The memorial and walkers
Fortunately we had done this walk before and then enjoyed the extensive and distant views; today we had to be satisfied with those over the regenerating bush below us. I had forgotten how undulating the “flatter” ridge road was. Parts of the road were just exposed rock and parts more pleasant gravel. As I walked I thought how unpleasant it would be to cycle this route, particularly since this stretch of about 12.2 kilometres is mainly uphill.  On arriving at the Mangapurua / Kaiwhakauka Junction at the 10.8 km point, we were caught up by a small group of school “children”; Year 5 students from Wanganui Collegiate who were cycling through to the river and there to swap their bikes for kayaks from their class mates who were returning via the same route. This small group of seven were accompanied by a parent who was accompanying them on his quad bike. He would not be able to continue past “Johnson’s”, a further 8.2 kms; there he would wait for the return party.

Clearing skies but no distant views
We walked on ahead of them and were caught up again near the trig, just 1.4 kms on, and spent some time chatting with the adult. The young ones ran the short distance up to the actual trig, while we remained at the memorial. Last time we climbed up to the trig, it had been that; a scramble up the steep banks holding on to trees and roots, now apparently there are steps cut into the steep areas. 

While we ate our lunch, we admired the memorial to the settlors of the three valleys which culminate at this peak. On 25 April this year, there was an unveiling of the installation to coincide with ANZAC Day; pertinent because all these settlors were returned soldiers from the First World War who were offered re-hab farms for services rendered to their country. One should never look a gift horse in the mouth, however the land should never have been cleared in the first place; no sooner had the bush been felled, did the erosion begin and the land literally slid off the steep sides into the rivers. Many simply gave up and walked off in the earlier years and then there were those like Fred Bettjeman who held on until the last, kicking and screaming to the end.

Flowering Rangiora
The memorial features an axe set into a pinnacle of a pyramid bearing the names of the original settlors, and was designed by my Uncle Ron, he who died just a week ago. The ceremony last April was attended by more than two hundred people who arrived by horse, quad bike and helicopter. My parents and my uncles, both over 90 years of age, were among those who took the scenic aerial route. It was pertinent too that the service marked one hundred years since the Mangapurua Valley was opened for settlement.
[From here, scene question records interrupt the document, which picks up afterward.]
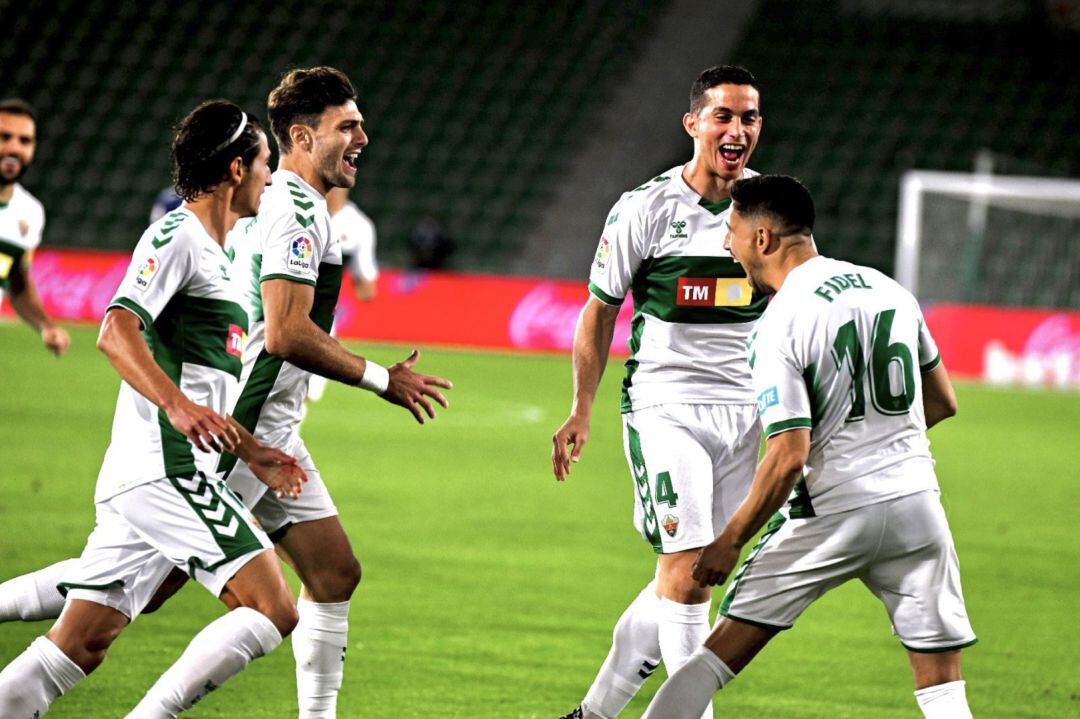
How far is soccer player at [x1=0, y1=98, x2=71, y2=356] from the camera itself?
361 inches

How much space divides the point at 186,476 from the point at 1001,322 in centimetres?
1948

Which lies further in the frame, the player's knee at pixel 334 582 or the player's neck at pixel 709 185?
the player's neck at pixel 709 185

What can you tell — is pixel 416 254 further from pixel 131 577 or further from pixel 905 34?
pixel 131 577

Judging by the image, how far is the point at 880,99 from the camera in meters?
31.2

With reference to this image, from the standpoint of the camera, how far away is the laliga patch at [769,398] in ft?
14.0

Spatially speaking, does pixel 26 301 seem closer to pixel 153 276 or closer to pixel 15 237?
pixel 15 237

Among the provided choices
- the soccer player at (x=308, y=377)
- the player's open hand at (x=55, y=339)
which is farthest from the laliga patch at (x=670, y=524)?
the player's open hand at (x=55, y=339)

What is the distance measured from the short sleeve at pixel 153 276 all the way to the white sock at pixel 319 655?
1.27m

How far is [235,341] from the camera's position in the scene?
15.6 feet

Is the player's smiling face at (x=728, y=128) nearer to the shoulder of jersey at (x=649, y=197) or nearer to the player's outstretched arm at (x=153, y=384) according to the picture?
the shoulder of jersey at (x=649, y=197)

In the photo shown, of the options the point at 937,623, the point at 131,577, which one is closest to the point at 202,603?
the point at 131,577

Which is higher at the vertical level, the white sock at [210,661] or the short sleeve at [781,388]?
the short sleeve at [781,388]

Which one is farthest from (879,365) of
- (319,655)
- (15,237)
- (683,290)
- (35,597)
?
(15,237)

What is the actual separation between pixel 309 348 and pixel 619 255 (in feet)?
4.55
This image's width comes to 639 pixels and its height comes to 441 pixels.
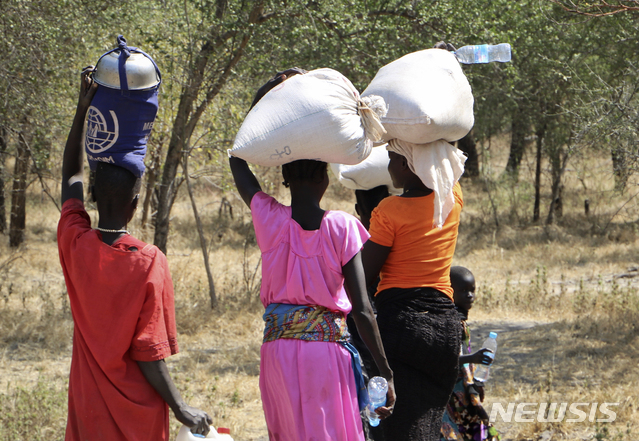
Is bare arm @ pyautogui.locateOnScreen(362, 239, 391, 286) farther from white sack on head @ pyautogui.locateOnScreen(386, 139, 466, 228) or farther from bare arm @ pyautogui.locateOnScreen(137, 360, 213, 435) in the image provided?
bare arm @ pyautogui.locateOnScreen(137, 360, 213, 435)

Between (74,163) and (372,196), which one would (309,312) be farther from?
(372,196)

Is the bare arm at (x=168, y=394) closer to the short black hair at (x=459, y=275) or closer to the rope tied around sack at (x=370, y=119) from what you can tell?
the rope tied around sack at (x=370, y=119)

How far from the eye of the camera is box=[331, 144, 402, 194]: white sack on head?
3.00 m

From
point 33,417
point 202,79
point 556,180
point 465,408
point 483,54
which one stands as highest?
point 202,79

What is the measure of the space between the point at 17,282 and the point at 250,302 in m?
3.31

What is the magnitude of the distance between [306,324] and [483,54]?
1.45 metres

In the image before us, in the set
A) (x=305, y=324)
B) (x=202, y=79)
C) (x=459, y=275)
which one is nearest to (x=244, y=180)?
(x=305, y=324)

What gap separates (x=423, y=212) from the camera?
247 cm

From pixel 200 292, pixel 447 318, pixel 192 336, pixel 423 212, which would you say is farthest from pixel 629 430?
pixel 200 292

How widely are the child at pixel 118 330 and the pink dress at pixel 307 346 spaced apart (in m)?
0.25

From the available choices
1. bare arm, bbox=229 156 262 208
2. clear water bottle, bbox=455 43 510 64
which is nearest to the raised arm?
bare arm, bbox=229 156 262 208

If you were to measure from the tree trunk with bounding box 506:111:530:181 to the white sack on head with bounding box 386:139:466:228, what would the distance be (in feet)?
33.5

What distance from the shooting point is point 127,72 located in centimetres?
192

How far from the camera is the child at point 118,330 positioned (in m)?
1.92
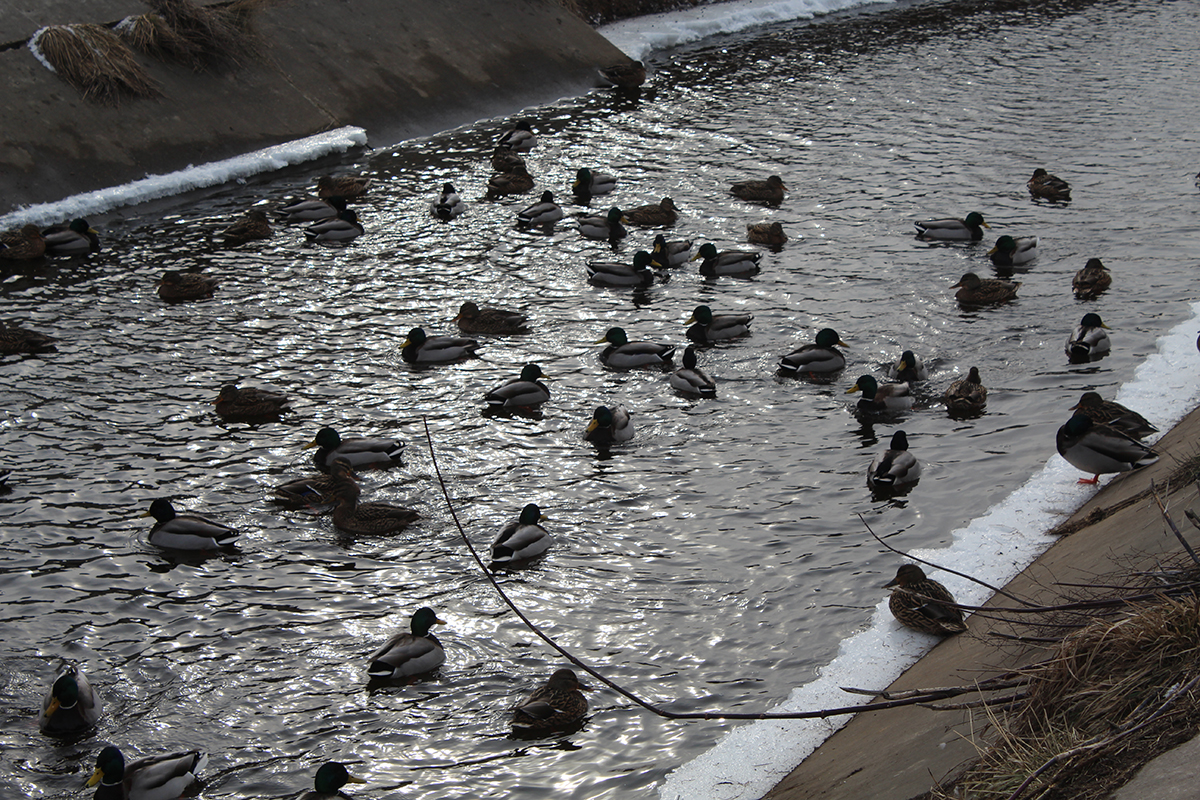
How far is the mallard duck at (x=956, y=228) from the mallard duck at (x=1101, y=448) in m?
6.89

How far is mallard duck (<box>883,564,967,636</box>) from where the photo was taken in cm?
790

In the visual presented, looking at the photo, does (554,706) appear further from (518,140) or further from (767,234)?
(518,140)

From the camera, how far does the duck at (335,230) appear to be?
1631 cm

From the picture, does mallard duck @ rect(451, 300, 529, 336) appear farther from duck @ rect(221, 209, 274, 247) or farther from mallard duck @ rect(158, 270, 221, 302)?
duck @ rect(221, 209, 274, 247)

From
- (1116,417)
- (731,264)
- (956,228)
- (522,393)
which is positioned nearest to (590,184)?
(731,264)

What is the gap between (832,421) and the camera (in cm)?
1180

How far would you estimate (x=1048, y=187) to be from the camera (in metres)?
17.2

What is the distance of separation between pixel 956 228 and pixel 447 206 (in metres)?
7.99

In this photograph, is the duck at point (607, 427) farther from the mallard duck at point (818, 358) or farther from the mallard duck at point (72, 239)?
the mallard duck at point (72, 239)

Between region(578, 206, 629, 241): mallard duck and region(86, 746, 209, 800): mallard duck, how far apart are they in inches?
444

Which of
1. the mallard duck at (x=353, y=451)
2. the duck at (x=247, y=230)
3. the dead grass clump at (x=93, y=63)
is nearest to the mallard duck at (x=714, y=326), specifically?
the mallard duck at (x=353, y=451)

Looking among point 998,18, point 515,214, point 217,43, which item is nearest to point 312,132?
point 217,43

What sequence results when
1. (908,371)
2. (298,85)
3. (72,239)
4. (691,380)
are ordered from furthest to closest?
(298,85) → (72,239) → (691,380) → (908,371)

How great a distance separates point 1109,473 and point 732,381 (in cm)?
438
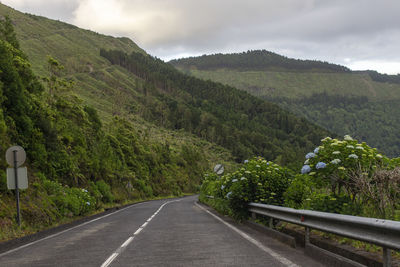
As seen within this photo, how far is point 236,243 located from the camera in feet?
30.9

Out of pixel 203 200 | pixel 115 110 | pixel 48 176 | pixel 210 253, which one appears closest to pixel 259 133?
pixel 115 110

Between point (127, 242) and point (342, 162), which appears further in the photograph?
point (127, 242)

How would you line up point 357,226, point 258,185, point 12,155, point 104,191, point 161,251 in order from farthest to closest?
point 104,191, point 258,185, point 12,155, point 161,251, point 357,226

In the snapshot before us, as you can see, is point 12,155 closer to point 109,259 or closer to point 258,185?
point 109,259

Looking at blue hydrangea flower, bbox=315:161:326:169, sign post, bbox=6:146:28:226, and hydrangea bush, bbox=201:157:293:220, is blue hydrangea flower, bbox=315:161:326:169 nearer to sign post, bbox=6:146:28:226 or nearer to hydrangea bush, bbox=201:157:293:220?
hydrangea bush, bbox=201:157:293:220

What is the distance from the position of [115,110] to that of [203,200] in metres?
117

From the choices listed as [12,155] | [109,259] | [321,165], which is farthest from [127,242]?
[12,155]

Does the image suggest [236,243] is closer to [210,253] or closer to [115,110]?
[210,253]

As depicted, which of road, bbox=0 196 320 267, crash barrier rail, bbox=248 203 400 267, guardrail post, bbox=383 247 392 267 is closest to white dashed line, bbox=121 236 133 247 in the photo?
road, bbox=0 196 320 267

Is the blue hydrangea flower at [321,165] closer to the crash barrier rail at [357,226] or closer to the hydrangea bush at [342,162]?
the hydrangea bush at [342,162]

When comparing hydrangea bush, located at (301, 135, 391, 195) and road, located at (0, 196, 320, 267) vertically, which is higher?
hydrangea bush, located at (301, 135, 391, 195)

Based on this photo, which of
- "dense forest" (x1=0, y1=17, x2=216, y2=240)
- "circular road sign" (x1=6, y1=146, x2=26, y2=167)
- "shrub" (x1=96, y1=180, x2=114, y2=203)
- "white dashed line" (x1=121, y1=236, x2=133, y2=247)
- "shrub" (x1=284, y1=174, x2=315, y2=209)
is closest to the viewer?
"white dashed line" (x1=121, y1=236, x2=133, y2=247)

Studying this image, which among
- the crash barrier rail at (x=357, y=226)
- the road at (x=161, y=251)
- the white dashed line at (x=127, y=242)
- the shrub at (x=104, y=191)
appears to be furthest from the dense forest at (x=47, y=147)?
the crash barrier rail at (x=357, y=226)

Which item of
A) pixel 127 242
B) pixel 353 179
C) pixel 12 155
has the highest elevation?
pixel 12 155
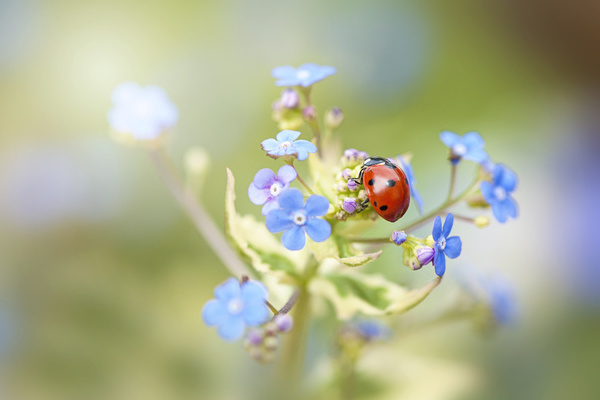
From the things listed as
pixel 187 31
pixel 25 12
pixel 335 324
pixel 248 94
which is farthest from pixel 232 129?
pixel 25 12

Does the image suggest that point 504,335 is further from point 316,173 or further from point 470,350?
point 316,173

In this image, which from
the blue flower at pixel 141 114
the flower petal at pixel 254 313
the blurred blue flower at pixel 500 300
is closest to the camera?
the flower petal at pixel 254 313

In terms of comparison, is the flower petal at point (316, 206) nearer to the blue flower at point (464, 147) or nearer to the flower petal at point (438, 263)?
the flower petal at point (438, 263)

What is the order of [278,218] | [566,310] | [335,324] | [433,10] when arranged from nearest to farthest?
[278,218], [335,324], [566,310], [433,10]

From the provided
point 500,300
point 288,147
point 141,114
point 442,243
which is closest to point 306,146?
point 288,147

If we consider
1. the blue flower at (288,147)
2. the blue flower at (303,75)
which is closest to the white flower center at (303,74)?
the blue flower at (303,75)

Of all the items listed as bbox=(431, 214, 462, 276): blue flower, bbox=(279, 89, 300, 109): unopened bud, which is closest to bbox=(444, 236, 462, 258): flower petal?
bbox=(431, 214, 462, 276): blue flower

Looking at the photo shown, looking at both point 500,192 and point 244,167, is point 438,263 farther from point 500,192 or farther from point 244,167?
point 244,167
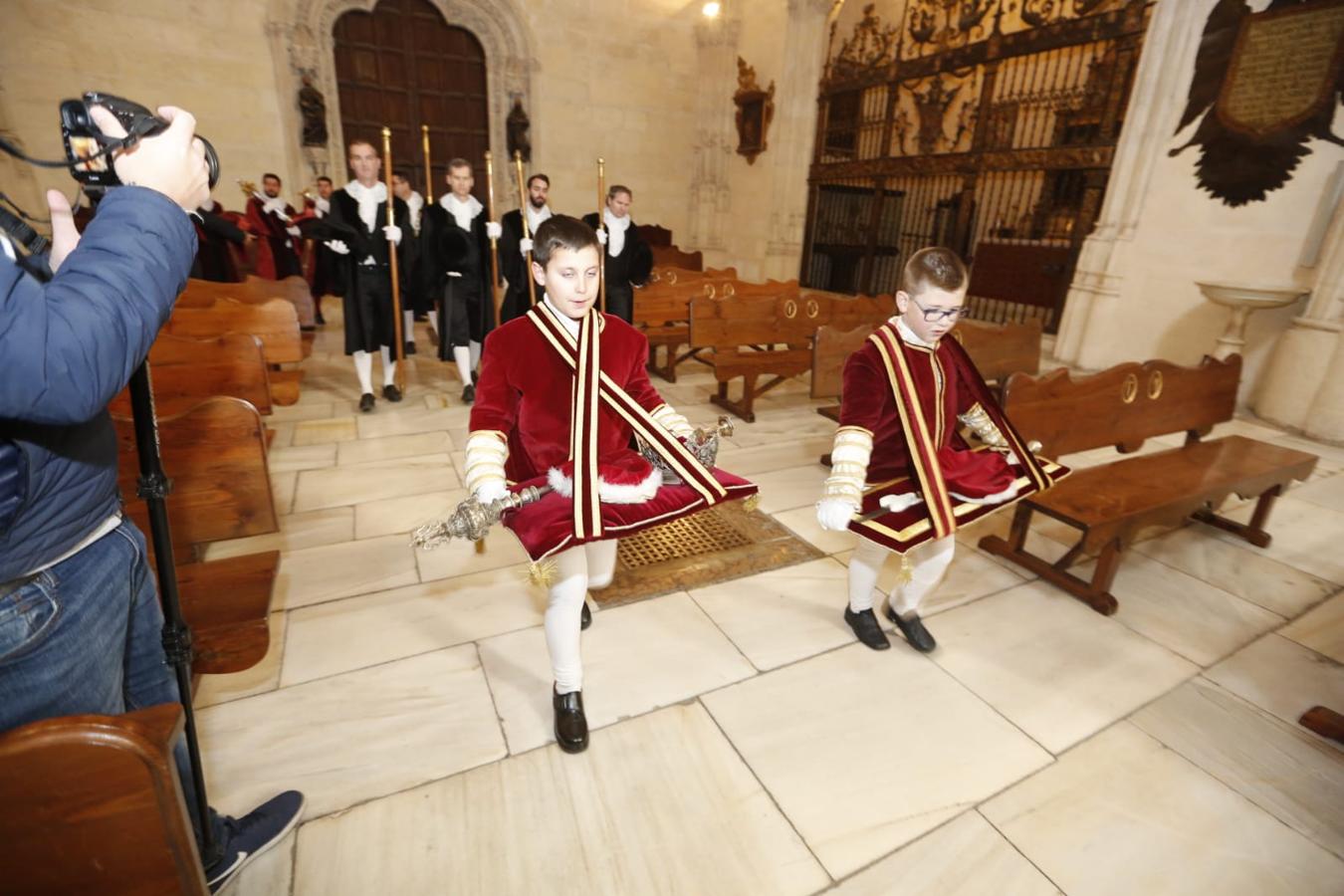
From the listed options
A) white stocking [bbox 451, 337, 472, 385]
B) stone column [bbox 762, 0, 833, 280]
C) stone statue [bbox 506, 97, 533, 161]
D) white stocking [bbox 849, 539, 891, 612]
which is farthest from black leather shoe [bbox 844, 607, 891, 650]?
stone statue [bbox 506, 97, 533, 161]

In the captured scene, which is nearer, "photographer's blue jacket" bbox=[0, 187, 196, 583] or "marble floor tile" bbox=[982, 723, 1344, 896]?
"photographer's blue jacket" bbox=[0, 187, 196, 583]

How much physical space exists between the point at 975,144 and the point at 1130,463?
23.0 ft

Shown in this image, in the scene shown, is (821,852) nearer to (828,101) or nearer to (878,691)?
(878,691)

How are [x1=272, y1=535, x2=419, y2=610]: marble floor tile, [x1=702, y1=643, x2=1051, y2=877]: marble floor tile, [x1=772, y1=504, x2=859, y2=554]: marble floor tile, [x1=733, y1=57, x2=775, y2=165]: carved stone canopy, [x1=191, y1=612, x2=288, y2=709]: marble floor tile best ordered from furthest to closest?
[x1=733, y1=57, x2=775, y2=165]: carved stone canopy < [x1=772, y1=504, x2=859, y2=554]: marble floor tile < [x1=272, y1=535, x2=419, y2=610]: marble floor tile < [x1=191, y1=612, x2=288, y2=709]: marble floor tile < [x1=702, y1=643, x2=1051, y2=877]: marble floor tile

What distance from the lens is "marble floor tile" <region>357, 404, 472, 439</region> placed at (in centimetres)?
480

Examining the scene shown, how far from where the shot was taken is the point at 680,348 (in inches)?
321

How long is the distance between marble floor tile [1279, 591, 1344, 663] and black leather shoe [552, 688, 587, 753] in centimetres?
307

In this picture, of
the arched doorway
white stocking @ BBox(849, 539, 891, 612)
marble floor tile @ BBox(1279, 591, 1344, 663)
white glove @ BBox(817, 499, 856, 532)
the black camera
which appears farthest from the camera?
the arched doorway

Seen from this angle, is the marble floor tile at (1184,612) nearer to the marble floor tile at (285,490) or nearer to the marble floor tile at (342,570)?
the marble floor tile at (342,570)

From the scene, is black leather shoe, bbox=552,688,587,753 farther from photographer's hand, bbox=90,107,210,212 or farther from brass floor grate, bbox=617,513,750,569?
photographer's hand, bbox=90,107,210,212

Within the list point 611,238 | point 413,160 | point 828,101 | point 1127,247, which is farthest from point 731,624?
point 413,160

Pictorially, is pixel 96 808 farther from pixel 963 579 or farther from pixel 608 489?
pixel 963 579

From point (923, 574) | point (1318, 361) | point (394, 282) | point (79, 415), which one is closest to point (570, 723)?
point (923, 574)

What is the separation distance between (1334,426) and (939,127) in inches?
246
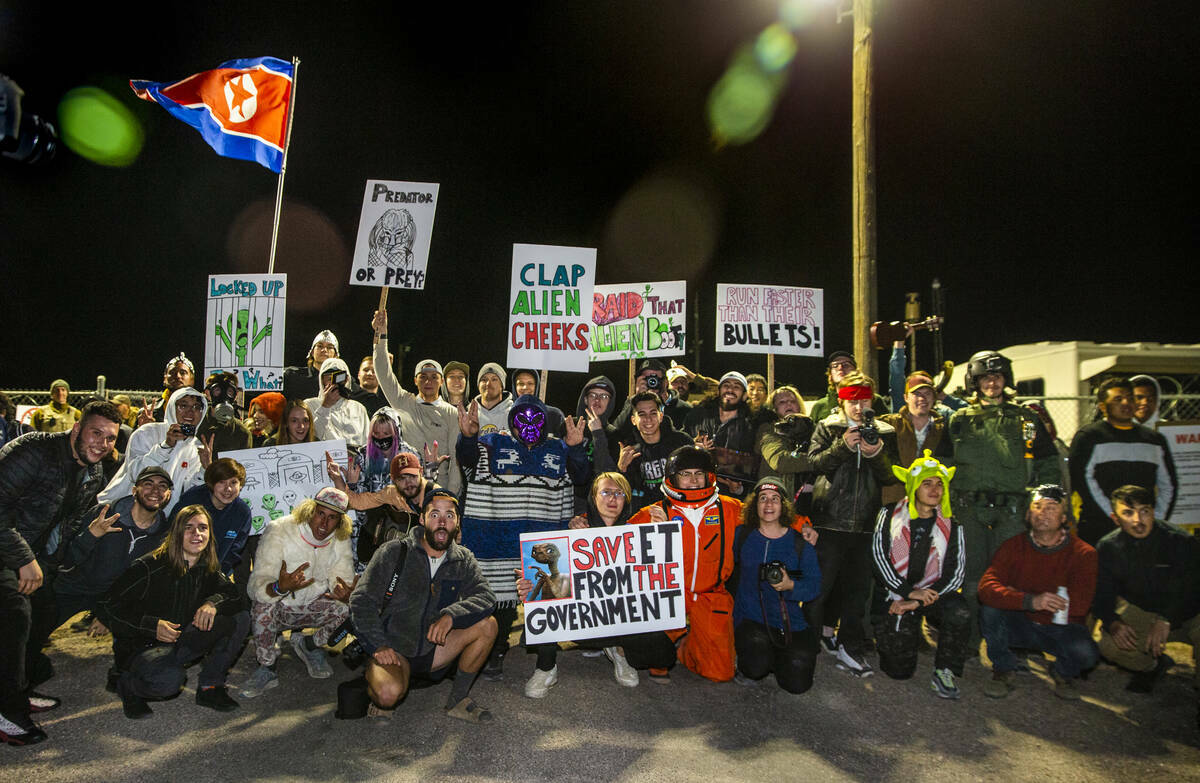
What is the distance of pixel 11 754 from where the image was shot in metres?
4.23

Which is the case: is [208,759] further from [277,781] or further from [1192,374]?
[1192,374]

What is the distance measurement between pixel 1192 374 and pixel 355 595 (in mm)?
16977

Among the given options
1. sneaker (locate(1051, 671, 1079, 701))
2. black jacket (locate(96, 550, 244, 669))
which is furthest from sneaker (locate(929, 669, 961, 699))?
black jacket (locate(96, 550, 244, 669))

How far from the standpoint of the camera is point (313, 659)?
5.62 m

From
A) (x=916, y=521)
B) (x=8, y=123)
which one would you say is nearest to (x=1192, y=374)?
(x=916, y=521)

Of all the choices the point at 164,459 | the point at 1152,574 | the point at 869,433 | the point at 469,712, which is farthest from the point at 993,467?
the point at 164,459

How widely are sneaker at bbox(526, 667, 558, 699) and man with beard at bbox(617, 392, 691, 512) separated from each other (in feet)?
5.25

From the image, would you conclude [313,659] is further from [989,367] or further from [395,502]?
[989,367]

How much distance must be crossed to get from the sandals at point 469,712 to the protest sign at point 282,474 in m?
2.27

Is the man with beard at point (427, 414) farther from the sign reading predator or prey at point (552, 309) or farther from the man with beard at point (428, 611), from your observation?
the man with beard at point (428, 611)

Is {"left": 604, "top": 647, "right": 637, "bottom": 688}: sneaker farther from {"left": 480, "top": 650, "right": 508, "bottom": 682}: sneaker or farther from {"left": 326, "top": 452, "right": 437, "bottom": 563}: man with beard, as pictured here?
{"left": 326, "top": 452, "right": 437, "bottom": 563}: man with beard

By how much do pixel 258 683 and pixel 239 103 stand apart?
7.29 meters

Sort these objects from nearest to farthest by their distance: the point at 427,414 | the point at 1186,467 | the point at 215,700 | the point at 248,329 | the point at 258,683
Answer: the point at 215,700
the point at 258,683
the point at 1186,467
the point at 427,414
the point at 248,329

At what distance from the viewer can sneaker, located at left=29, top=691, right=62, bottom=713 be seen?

Abundant black berries on Five Finger Jack
From here on to the Wanganui River, the road is basically all downhill, but we left that to be enjoyed by our new acquaintances. We turned back the way we had come and trudged along the road which had become muddy in the interim, caused by the rain and traffic. I did take time to enjoy the scenery, the fauna (feral goats, pigeons, tomtits, tuis and a multitude of other birds who serenaded our path from their hiding places in the scrub) and the flora. But I must confess that the final descent through the farmland was hard going and at 3 pm I crawled into the motorhome, and lay flat on the floor until revived with a steaming cup of coffee and promise of dinner out.

So we drove all the way back out, past our camp of last night, past the steep banks of the Manganui-o-te-ao which really must be one of the loveliest rivers in New Zealand, meeting only two vehicles and then in convenient spots, and back to Ohakune, where we checked out the Indian restaurant and settled for a delicious chicken jalfrezi and a bottle of red. The “Magic Chilli” advertises itself for “Fine Indian Dining”; this is a long shot. The food is indeed wonderful, but the decoration is horrible, the name cheap and nasty, and the plastic gingham tablecloths cannot be considered appropriate for “fine dining”. However we were well satisfied and wished the proprietor and his family well; business in Ohakune is hard and this last winter has been a poor one. 

We had already eyed up this park-over-property and at $10 it offers a spacious flat and quiet spot. It will do.